Wednesday, October 06, 2004

Martin Scorsese and how it all began

Just had a chance to watch the three-DVD documentary set called "A Journey Through American Movies with Martin Scorsese."

Choice selection indeed!

Scorsese takes us from Hollywood's earliest incarnations, all the way up to the late 60s in American film lore. Right until the time when he started making films himself.

Without spoiling it for the rest of us, let me just say it''s a comprehensive and nearly four-hour overview of some of the classic genres in old-time Studio filmmaking. A dear friend even tipped me off to the companion book -- an offshoot of this great British Film Institute project.

From its early pre-WWI years with films like Intolerance and Cabiria, to the mid-twenties and projects by the German masters Fritz Lang and F.W. Murnau, to Cecil B. DeMille's Ten Commandments, to Vicente Minnelli, to Howard Hawkes and Anthony Mann, and more. They're all in there.

I recommend it as required viewing for anyone desiring to hold their own in a film conversation. (I didn't know how much I was missing -- it's really endless, and as Scorsese says: "My education never ends."

Too little is known about the old studio system, with the former Big Five of Warner Bros., MGM, Paramount, RKO, and Fox -- the executive system today seems to be the end all be all -- as if nothing preceded it.

But like Will Smith sings in one of his famous songs -- "you don't know where you're going, if you don't know where you've been." (Continuing...it's here and I like it...)

If you get a chance to see it, give me a shout. Better yet, let's talk about how it influenced you. As for yours truly -- I am now a film noir junkie.

Hey, you gotta have one vice in life, right?


3 Comments:

At 5:20 am, Blogger Sandra Vahtel said...

Just one? Aw, that's no fun.

To answer your question from before, I'm not sure how similar the book is to the documentary, because I haven't seen it.
Chances are, if you've seen one, you don't have to read the other.

It sounds like a whole semester's worth of film history crammed into a few hours. It would be interested in hearing his perspective, though...

 
At 9:52 am, Blogger ADM said...

It's funny -- because it actually brings up an idea I was thinking about on my journey home. I looked at the gates to the neighbourhood where I live, and then I thought about how we used to climb at atop its walls -- it actually looks like a rampart -- so, when I ascend it, we could literally be on any fortress' walls --whether we're in Nettuno, Italy or Jerusalem, or Havana or whatever.
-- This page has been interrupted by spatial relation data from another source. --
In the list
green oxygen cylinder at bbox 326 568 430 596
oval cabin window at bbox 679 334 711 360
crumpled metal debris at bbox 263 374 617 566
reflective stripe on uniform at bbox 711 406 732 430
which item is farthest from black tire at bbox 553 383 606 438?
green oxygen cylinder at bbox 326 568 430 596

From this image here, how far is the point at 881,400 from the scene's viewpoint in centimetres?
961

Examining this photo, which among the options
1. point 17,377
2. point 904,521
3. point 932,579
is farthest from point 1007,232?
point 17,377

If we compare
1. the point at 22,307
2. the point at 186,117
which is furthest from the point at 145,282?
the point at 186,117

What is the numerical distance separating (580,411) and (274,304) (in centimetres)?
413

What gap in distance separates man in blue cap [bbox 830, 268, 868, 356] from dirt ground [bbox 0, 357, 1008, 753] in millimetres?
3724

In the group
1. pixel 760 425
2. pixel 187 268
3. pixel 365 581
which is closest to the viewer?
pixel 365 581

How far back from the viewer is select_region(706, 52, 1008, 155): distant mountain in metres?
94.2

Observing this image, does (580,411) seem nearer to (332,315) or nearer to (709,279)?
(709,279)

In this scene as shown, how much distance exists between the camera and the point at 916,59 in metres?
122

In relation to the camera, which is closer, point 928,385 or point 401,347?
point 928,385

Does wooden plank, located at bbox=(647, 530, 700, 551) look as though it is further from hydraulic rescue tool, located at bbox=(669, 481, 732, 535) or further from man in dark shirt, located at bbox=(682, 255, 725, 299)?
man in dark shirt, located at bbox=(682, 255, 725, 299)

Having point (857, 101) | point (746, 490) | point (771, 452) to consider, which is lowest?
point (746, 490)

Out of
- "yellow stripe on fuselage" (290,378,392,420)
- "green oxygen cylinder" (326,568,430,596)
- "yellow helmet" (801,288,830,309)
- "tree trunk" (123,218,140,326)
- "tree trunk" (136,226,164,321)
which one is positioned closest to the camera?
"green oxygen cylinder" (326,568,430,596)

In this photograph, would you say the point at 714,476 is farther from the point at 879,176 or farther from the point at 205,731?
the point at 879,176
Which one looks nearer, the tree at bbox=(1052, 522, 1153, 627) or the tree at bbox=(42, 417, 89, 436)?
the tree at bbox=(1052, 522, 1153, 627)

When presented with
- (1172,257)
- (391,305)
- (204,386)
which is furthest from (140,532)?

I thought back to a time when I was 10, and how we used to play there. But I look around, and nothing remains for the former time. Had me thinking about history...

If what was only there 20 years ago is no longer there...and all of the good times can be so quickly forgotten -- then what can we say about, I dunno, the past 100 years -- what measure of credibility do we have that what transpired a short time ago is precisely as it's recorded?

I started to get afraid -- for then, as student and afficionado of history -- are the things I've been learning all the time half-truths. I mean, it's not going to stop me -- and thankfully, I'm glad I'm not being indoctrinated -- but perhaps I am -- and I don't even know it?

Something that crossed my mind.

 
At 9:58 pm, Blogger Simon said...

If we all thought as much as you did, Adam, we'd all be pretty scared. I don't mean that facetiously, I seriously mean that life is pretty scary unless we consciously have faith in something - even if it is the fact that we actually did wake up this morning on Earth, and we're not actually in the Matrix or something. That's why I laugh when people admire me for having faith in God - we all have to have faith in something! Being a total skeptic would be a life of absolute terror...

But I digress... about the DVD: the power shift from studio to artist is starting to happen with musicians, too. George Michael recently released an album under his own terms because he didn't want to muck around with record labels anymore.

Question: is this just an arts thing? Or will we see the "Free Agent Nation" picture that Daniel Pink predicted, where every worker becomes - for better or worse - a self-employed master of their own destiny?